Внизу передо мной открывалась довольно обычная панорама на оживленную улицу. Как я читал где-то (по-моему, это была какая-то затасканная брошюрка про современное искусство): beauty is in the eyes of the beholder. А смотрящим я был внимательным: за пару лет неустанных и скрупулезных наблюдений картина, ежедневно открывающаяся моему взору, успела обрасти и обогатиться деталями; казалось, я собирал по кусочкам гигантский, одному мне ведомый паззл, который отродясь никто еще не собирал – даже у меня было мало на это шансов. Мне нравится сам процесс погони за неуловимым; the chase is better than the catch – как пелось в одной старой заводной песенке моего детства у Scooter.
Само мое нахождение сверху давало мне неоспоримые и явные преимущества; я мог спокойно и не торопясь свысока (в прямом и переносном смысле) наблюдать за теми, кто внизу. Я чувствовал свое умственное превосходство над этими пигмеями и упивался им; эти людишки прямо у меня на ладони. Они казались такими малюсенькими и ненужными со всеми своими заботами, проблемами, мечтами и грезами. Простой неприглядный люд: ам-хаарец, так на староивритском во времена Иисуса уничижительно называли простолюдинов. Как раз-таки Он в них души не чаял; возился с ними, наставлял их и утешал. Я немного из другого теста. Однажды мне приспичило приобрести бинокль. Когда я попросил об этом своего кореша Ахмеда, работающего в органах, он немного удивился. «А на кой черт он тебе сдался, у тебя симпатичные соседки поблизости?» Короче, он снабдил меня армейским биноклем, весьма, кстати недурным, и наотрез отказался брать деньги, которые я и сам не очень-то горел желанием отдавать.

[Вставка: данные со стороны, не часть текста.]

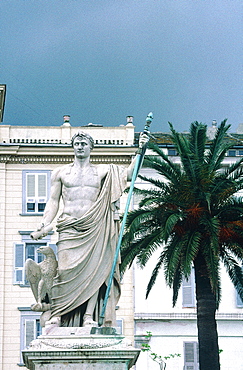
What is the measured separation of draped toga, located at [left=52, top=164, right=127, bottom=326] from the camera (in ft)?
41.6

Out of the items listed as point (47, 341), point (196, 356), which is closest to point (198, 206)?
point (196, 356)

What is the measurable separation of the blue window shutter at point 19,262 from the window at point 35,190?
1.75 m

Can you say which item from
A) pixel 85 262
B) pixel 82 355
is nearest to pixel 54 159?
pixel 85 262

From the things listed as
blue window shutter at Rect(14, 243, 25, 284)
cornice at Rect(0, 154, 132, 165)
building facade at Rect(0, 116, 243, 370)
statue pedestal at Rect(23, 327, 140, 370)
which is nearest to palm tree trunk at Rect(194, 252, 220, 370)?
building facade at Rect(0, 116, 243, 370)

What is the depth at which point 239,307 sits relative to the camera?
4178cm

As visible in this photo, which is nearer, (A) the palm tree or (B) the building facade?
(A) the palm tree

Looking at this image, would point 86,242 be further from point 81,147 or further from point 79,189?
point 81,147

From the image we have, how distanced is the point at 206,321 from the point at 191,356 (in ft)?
41.1

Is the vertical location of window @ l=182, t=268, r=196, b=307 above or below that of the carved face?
above

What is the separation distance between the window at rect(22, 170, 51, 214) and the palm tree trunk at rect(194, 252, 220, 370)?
47.0 feet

С тех самых пор одна из моих любимейших забав – это наблюдение за тем или иным прохожим сквозь увеличительные линзы. Выбираю подходящую мишень, пока она проходит от одного конца улицы в другой. Это занимает у нее около минуты; примерно столько же времени нужно мне для вынесения окончательного вердикта. Я откладываю в сторону бинокль и говорю (к примеру): «Олух!», после чего с довольным видом и с чувством выполненного долга удаляюсь с балкона.
Было около семи вечера, и я дежурил возле кастрюли с сосисками, которые вот-вот должны были свариться. После этой моей скромной вечерней трапезы я решил заварить чаю; к восьми часам вечера меня должна была навестить Мари. Вообще-то ее звали Марьям, но после того, как пару лет назад мы познакомились и поняли, что оба без ума от французской литературы и вдобавок ко всему оба недурно владеем французским, я подумал, что раз так, то сам бог велел звать ее Мари. Ей это нравилось, она сказала, что даже начала ощущать себя героиней романов. Разумеется, французских.
Чайник тем временем закипел и начал гудеть; гудели и мысли в моей голове – я вспомнил, что ничего не купил из еды на вечер. Собирался заказать для нас две пиццы доставкой, но не стал этого делать: раз она придет к восьми, то, скорее всего, уже успела отужинать. Но вот десерт какой-нибудь надо было взять. Не подумайте, что я жлоб. Боже упаси. Просто у меня не самая высокая зарплата, как это часто бывает у офисных крыс, дружно попавших в коллективную мышеловку под названием “работа”, к числу коих я имею несчастье принадлежать. Да уж, к моим тридцати годам можно было бы добиться большего.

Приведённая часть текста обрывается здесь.